I don’t think we would. Our online life, in this world, might more closely resemble our offline one, with our local radio stations and local newspapers and local coffee shop offerings and aesthetics. Avocado toast might just stay in San Francisco.
Should this Sadden Us?
As I’ve mentioned, I felt a growing sense of dread while reading Chayka’s book. I couldn’t stop wondering if we’re on a high-speed train to a very dull future.
But I don’t think we are.
For one, I believe we’ll begin to realize we don’t like this “cultural flattening” any more than Chayka does, and resist it. Chayka describes how Amazon attempted to recreate its algorithmic book recommendations in physical stores, describing at length what sounds like a truly dystopic bookstore environment. But he never mentions that Amazon Books, as the stores were called, closed permanently in March 2022. Seattleites thought the stores were dystopic too, and stopped going.
And while the internet tends to the creation of monopolistic agglomeration by a few large corporations — funneling the rest of us into the algorithmic cultures they create — this need not always be so. Monopolies don’t last forever. The Bell System held monopoly control over long-distance telecommunication in the US until 1984, when it was finally broken up. And innovation flourished after, including a 19% increase in industry patents, according to one study.
There are already signs that many wish to move away from the massive sites dominating our online lives. Be.Real may already be losing traction among Gen Z users who first adopted it, but the app’s early popularity signals a desire by many for more “authentic” experiences online — less curated, less algorithm-driven, and less ~everyone~. Those I know who’ve used the app highlight this last point, that it’s just them and a few friends they know. It feels like an actual social network.
This is part of the same reason many others, myself included, like using Strava.

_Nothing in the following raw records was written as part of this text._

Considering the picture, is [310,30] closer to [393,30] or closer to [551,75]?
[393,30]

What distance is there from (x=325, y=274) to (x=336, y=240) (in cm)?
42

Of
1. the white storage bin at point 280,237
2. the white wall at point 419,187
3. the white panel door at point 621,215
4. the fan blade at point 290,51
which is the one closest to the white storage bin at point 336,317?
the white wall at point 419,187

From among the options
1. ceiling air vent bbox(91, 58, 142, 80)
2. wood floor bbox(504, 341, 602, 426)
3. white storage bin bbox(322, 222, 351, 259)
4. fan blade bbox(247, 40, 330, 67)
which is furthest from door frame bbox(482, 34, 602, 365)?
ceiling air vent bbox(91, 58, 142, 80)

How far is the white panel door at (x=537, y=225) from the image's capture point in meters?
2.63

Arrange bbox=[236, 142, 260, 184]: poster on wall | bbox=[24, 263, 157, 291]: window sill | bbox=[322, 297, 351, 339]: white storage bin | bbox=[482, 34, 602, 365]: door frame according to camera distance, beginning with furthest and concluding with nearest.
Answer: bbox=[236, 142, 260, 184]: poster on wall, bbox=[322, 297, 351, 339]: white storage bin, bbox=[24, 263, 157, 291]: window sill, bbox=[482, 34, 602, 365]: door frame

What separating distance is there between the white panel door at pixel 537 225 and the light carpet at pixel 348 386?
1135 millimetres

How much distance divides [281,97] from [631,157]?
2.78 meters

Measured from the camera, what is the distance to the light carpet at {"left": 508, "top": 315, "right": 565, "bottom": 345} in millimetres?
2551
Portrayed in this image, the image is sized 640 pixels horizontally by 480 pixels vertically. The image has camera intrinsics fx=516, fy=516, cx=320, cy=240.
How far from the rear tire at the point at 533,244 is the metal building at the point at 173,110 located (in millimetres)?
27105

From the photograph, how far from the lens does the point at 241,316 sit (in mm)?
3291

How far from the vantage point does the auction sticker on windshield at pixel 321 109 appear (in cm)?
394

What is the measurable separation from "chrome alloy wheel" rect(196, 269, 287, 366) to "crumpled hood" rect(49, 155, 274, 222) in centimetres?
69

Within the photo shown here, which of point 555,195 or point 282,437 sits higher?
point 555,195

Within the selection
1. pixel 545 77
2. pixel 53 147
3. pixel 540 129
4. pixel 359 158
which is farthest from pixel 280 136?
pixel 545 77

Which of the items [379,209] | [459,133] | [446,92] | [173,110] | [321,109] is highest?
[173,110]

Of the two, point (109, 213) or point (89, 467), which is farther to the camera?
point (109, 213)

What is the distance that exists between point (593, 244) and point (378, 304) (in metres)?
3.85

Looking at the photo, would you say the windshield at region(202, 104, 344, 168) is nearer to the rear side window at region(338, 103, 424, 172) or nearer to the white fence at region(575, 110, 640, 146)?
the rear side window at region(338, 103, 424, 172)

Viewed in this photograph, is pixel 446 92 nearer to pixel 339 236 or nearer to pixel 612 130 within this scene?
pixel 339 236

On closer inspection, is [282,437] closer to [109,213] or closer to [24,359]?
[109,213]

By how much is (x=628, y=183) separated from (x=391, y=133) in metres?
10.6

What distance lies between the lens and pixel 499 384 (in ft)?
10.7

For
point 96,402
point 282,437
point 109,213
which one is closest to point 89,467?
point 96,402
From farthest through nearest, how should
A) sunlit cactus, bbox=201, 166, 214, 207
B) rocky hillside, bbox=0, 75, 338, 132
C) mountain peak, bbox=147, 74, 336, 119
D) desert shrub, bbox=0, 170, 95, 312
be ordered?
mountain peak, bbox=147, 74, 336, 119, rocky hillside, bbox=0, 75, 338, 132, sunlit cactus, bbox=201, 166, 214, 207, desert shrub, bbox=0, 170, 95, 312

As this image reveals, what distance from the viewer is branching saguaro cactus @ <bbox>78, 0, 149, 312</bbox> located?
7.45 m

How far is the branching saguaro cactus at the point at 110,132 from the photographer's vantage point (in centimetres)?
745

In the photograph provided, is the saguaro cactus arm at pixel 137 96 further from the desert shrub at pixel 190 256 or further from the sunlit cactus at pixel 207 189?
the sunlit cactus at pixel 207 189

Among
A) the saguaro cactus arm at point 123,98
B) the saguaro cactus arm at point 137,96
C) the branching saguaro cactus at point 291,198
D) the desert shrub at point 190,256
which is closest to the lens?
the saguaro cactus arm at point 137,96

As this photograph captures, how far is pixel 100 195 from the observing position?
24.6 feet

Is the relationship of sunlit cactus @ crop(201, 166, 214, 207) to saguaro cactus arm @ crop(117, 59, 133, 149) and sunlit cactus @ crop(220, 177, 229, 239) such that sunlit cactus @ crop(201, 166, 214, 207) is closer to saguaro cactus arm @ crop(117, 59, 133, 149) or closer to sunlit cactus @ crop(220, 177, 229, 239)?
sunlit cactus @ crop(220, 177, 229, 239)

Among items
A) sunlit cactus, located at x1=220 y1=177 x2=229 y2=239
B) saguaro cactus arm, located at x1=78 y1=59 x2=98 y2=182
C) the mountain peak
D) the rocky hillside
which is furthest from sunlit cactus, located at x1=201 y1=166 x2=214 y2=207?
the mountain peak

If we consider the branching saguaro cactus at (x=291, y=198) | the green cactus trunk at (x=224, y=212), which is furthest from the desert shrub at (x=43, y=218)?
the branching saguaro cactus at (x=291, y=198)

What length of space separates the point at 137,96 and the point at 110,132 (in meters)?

And it helps explain some of the growing popularity of Discord, which allows for customizable control to make an online community feel more like a community, something inherently small and human.
And whether you like cryptocurrency or not, much of the excitement among the crypto community centers around the idea of Web3, a theorized next version of the internet that would be less centralized, and less monopolistic. Whether or not this next internet becomes the one we use, it’s clear there’s a desire to make it happen.
Filterworld, at the end of the day, is a worthwhile book. It made me think much more deeply about the ways the internet is affecting global culture, and the ways all that’s affecting me.
But I disagree with Chayka’s theorized causes of our cultural flattening, and don’t feel quite so hopeless about it as I did while reading. After all, I’m writing this while listening to new Discover Weekly songs, and I’m liking many of them. And when that stops happening, I’ll move onto whatever comes next.